-- start Dataset rows --

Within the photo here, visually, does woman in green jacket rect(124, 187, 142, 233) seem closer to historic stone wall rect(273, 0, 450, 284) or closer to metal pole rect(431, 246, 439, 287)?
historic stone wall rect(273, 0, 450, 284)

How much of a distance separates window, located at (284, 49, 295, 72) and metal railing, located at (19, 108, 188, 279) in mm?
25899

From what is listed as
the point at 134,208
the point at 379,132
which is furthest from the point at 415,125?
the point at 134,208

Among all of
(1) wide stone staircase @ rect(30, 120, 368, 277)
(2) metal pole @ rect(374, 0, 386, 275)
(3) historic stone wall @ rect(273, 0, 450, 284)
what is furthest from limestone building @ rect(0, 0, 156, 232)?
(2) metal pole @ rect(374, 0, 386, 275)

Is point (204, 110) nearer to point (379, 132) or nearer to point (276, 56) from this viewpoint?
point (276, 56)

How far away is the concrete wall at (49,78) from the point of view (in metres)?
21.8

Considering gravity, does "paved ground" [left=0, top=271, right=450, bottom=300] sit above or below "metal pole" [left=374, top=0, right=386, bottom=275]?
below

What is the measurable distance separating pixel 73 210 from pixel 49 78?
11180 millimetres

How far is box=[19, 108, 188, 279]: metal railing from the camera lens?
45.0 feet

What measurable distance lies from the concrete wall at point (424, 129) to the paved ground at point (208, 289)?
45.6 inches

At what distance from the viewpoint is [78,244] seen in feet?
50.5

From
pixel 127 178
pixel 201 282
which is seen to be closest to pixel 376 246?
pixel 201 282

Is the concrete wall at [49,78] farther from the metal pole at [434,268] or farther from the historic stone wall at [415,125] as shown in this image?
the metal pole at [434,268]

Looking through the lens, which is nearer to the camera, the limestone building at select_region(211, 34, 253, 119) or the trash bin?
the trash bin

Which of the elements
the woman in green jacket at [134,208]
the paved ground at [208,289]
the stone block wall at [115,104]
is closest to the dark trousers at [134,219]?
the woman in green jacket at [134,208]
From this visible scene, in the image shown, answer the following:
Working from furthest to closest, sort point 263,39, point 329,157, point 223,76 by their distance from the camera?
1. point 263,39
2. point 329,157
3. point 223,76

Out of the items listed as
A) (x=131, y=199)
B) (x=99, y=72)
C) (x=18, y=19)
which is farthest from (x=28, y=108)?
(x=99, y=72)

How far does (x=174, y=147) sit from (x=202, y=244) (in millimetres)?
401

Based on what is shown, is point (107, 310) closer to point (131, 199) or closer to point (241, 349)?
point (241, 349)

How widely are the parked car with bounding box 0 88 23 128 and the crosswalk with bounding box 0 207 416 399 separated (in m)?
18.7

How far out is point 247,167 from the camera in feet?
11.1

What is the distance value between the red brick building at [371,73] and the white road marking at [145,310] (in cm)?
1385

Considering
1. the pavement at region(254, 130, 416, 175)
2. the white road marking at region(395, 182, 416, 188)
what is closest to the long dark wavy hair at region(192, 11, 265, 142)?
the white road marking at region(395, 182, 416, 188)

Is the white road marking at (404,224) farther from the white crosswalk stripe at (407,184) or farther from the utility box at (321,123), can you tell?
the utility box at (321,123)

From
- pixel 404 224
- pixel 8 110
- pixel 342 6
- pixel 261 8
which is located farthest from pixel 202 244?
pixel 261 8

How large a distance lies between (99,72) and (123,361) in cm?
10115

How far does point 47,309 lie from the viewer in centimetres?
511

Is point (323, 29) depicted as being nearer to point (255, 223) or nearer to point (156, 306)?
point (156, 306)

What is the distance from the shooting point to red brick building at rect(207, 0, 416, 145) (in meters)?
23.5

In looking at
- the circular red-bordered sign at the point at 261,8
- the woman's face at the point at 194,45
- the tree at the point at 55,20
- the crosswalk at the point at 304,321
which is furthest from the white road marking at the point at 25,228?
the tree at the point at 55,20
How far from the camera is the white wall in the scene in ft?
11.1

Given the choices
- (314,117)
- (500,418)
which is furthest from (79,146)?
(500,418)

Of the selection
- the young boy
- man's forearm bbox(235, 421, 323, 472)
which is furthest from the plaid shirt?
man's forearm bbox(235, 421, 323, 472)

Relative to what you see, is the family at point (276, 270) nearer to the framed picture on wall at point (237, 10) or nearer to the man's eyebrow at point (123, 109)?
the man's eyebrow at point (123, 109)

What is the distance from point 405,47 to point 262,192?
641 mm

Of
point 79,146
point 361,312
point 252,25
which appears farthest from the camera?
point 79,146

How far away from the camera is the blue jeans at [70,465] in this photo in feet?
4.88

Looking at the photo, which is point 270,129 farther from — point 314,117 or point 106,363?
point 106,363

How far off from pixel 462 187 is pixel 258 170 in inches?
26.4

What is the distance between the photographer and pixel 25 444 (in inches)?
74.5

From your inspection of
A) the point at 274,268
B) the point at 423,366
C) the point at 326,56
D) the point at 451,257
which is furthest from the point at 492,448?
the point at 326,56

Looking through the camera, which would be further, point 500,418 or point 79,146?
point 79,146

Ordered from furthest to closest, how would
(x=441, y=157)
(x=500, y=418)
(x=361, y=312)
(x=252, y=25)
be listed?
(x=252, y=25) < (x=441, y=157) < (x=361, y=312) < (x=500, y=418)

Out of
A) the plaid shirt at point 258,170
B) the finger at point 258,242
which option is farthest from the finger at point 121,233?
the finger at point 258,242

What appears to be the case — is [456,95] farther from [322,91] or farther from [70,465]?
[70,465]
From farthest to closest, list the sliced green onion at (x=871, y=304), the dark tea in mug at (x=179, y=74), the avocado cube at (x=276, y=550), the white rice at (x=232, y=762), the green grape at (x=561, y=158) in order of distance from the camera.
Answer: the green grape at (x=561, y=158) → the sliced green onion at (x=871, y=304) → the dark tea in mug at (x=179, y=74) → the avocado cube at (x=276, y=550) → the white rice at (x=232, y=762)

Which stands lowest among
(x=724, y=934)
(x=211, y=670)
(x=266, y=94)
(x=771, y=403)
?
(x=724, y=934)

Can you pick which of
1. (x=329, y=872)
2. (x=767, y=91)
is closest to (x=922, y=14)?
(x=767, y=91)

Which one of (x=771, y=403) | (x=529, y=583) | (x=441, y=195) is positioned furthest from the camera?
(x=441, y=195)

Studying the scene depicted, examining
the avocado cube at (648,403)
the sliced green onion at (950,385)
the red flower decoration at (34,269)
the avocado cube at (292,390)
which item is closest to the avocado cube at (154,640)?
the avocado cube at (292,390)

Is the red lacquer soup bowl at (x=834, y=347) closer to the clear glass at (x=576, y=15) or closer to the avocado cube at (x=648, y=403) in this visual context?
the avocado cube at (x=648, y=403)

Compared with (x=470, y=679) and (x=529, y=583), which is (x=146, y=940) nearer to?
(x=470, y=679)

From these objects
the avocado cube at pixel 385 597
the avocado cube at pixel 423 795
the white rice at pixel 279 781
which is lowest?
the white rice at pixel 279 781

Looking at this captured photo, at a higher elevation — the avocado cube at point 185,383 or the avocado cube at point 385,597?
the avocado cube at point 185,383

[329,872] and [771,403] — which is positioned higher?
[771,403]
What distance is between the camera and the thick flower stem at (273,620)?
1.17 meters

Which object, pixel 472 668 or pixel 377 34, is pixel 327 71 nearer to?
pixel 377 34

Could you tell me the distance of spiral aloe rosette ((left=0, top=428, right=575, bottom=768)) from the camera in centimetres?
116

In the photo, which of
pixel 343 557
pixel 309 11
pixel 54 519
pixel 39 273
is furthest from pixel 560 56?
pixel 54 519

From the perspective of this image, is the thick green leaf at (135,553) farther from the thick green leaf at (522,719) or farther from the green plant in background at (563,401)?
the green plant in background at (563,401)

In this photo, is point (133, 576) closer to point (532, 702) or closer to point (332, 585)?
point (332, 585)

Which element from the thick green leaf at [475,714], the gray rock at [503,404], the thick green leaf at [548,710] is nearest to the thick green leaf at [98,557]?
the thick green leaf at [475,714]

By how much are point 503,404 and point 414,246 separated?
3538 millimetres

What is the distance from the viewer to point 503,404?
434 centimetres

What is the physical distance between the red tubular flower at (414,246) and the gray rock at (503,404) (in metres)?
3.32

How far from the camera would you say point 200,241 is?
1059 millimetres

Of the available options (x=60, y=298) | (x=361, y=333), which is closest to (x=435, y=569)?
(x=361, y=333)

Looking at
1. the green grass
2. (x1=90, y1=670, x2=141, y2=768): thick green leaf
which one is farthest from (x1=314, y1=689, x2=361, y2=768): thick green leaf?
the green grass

-- end Dataset rows --

- _To do_: Rewrite everything from the line containing "Could you tell" down to the line containing "1059 millimetres", replacing "gray rock" with "gray boulder" and leaving all else unchanged.

- _Answer below_:
Could you tell me the distance of spiral aloe rosette ((left=0, top=428, right=575, bottom=768)) from the camera in centimetres?
116

In the photo, which of
pixel 343 557
pixel 309 11
pixel 54 519
pixel 39 273
is furthest from pixel 560 56?
pixel 54 519

From the perspective of this image, is the thick green leaf at (135,553) farther from the thick green leaf at (522,719) or farther from the green plant in background at (563,401)?
the green plant in background at (563,401)

In this photo, is point (133, 576) closer to point (532, 702) or closer to point (332, 585)?
point (332, 585)

Which element from the thick green leaf at [475,714], the gray boulder at [503,404], the thick green leaf at [548,710] is nearest to the thick green leaf at [98,557]?
the thick green leaf at [475,714]

By how much are point 503,404 and point 414,246 separated?
3538 millimetres

What is the distance from the viewer to point 503,404?
434 centimetres

What is the physical distance between the red tubular flower at (414,246) and the gray boulder at (503,404) (in metres)?
3.32

How far from the camera would you say point 200,241 is?
1059 millimetres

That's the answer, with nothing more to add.